Um avião já utilizado pelo
presidente da Venezuela, Nicolás Maduro, pousou,
nessa sexta-feira (28/11), na cidade de Santa Helena de Uairén, na fronteira
com o Brasil. Os dados
constam em sites de monitoramento de tráfego aéreo, como o ADS-B Exchange e
FlightRadar. O voo chama atenção, pois ocorre em meio à ameaça militar imposta
pelos Estados Unidos, do presidente Donald Trump, ao país sul-americano.
O avião é um Airbus A319-133,
registrado como de propriedade do governo da Venezuela, sob matrícula YV2984.
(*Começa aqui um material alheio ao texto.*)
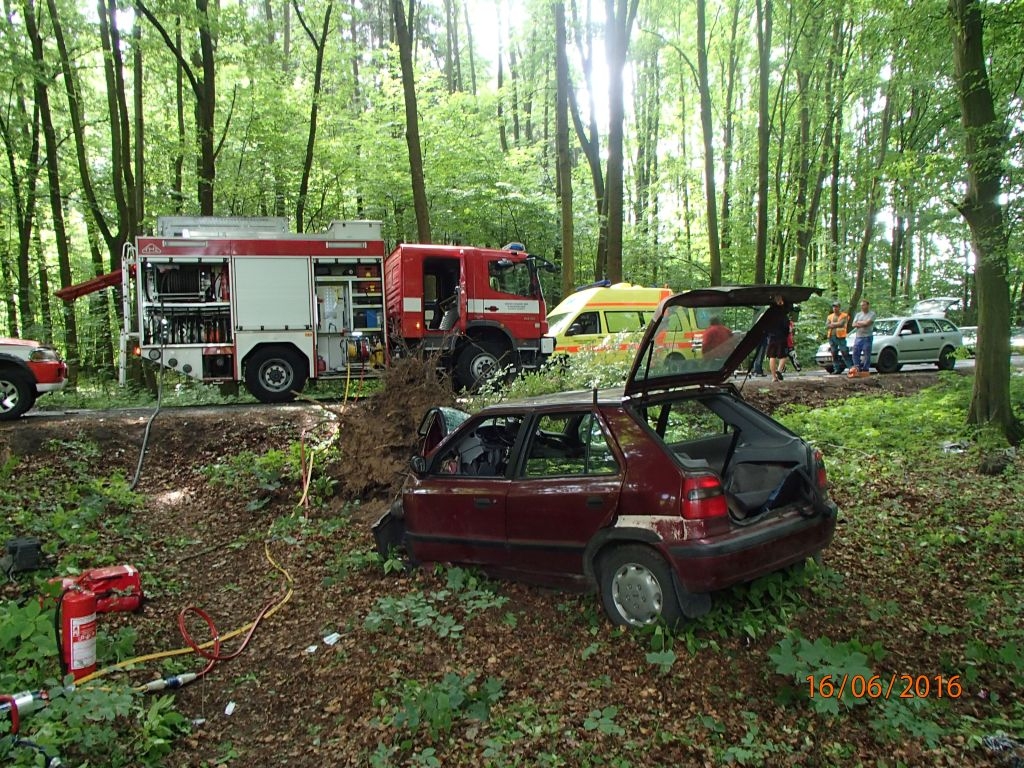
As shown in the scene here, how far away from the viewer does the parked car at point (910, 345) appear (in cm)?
1788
Ele pousou em Santa Helena de Uairén por volta das 21h10, no horário local,
permanecendo por cerca de 40 minutos no aeroporto. A cidade fica a 250 km
de Pacaraima
(RR), no Brasil, numa distância que pode ser percorrida em aproximadamente
3h de carro.
Por volta das 21h50, o avião
retornou a Caracas, capital da Venezuela. A movimentação
ocorreu, portanto, um dia antes de Trump anunciar o fechamento do espaço aéreo
venezuelano, na iminência de possíveis ataques ao país e diante do acirramento
das movimentações militares dos EUA no mar do Caribe.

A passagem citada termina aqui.